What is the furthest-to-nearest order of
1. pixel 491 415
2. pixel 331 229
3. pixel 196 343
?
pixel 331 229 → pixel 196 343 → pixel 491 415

==

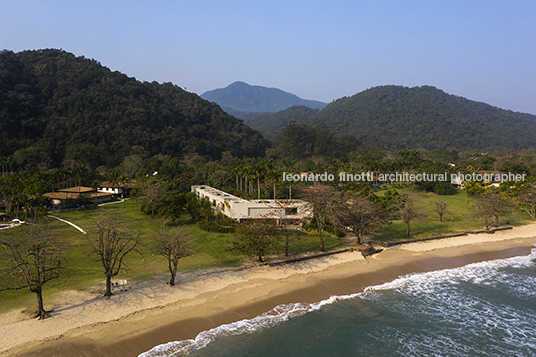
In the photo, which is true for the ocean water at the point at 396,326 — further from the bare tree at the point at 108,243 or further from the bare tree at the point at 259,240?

WHAT IS REQUIRED - Output the rows from the line containing "What is the furthest-to-nearest order of" through the line containing "pixel 331 229 → pixel 196 343 → pixel 491 415", copying each one verbatim.

PROBLEM SOLUTION -
What is the furthest-to-nearest order of
1. pixel 491 415
2. pixel 331 229
3. pixel 196 343
?
pixel 331 229 → pixel 196 343 → pixel 491 415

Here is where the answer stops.